Eliminating VLANs and Fragility in the Underlay with Network Virtualization
This post is not intended to participate in the vendor Overlay vs. Underlay vs. Open OS vs. closed NOS but rather a network centric look at some things I am considering. The simple answer is routing scales and bridging doesn’t in my experience. As I look back at the first decade in my career I spent operating and designing Ethernet networks, the one thing that no amount of effort could solve was the inherent fragility of the broadcast domain. When I started in networking, it was the early days of the VLAN. VLANs were the magical answer to the instabilities of a single bridge in a large network and it worked fine in the linear topologies of the day. As VoIP and other data center applications critical to the business began to require redundancy. It was at that point when we should have been coming up with more effective means of dealing with L2 learning then flooding broadcast domains.

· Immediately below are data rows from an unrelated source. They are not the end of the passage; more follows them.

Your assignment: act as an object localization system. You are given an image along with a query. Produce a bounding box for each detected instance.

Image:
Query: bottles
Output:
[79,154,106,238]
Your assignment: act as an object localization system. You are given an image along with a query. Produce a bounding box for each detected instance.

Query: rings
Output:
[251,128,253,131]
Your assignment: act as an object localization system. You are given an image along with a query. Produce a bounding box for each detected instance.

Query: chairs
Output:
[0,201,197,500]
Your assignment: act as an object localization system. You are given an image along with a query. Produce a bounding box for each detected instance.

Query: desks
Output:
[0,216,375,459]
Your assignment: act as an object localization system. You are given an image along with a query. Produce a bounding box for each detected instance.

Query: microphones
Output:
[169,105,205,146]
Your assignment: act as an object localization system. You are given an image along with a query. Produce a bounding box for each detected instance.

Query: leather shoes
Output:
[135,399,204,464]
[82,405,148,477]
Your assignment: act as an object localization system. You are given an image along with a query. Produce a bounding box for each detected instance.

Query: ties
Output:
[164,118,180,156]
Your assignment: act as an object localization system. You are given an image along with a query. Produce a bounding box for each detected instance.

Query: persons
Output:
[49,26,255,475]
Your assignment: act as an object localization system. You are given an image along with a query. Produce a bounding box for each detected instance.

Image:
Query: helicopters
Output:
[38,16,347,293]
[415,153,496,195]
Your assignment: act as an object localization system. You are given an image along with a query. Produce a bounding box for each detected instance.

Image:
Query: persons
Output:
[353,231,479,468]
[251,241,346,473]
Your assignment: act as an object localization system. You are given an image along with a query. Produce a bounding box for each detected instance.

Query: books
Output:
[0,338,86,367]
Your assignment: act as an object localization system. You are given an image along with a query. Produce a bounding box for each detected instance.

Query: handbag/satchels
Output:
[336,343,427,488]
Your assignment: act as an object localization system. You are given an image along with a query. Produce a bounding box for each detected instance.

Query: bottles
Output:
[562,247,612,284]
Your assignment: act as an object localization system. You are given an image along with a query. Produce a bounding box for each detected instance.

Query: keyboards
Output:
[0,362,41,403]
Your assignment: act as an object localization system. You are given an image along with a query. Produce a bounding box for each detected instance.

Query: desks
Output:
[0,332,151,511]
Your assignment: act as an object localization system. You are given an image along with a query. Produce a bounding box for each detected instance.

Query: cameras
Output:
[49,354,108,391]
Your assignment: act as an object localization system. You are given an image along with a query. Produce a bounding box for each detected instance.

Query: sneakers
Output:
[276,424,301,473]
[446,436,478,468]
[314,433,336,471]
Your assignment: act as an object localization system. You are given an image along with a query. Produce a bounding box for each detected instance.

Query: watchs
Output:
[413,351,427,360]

Instead, we came up with mechanisms of tricking the logical network into thinking the physical network was loop free and adjusting L2 topology timers to the edge of math to reduce convergence as much as possible. The next iteration of patching was segmenting the L2 network into smaller chunks. This was where the wheels came off. If (big if) an organization could re-address their infrastructure they were handicapping the ability to use tools in the server virtualization realm such as vMotion. And yes, while L3 failover is always the more scalable solution, most systems administrators tune you out when you are explaining why they need to gut their infrastructure to implement it.
The point of relaying my experience and pain of the L2 edge is to talk about what I am implementing in the physical networks moving forward. Routing, because it scales. Case in point, the Internet.
First a look at the physical layout of the overlay infrastructure. You have a phyisical network with VTEPs on the edge. VTEP IP reachability is the key networking need for overlay tunnel fabrics. Most SDN solutions other then pure OpenFlow based strategies use MAC-in-UDP w/VXLAN framing. As VXLAN evolves beyond multicast, state will be distributed via unicast which is the most coherent cloud networking vision to date. Consider the same abstraction of the data center extended to carrier NSP networks to extend network policy to CSPs.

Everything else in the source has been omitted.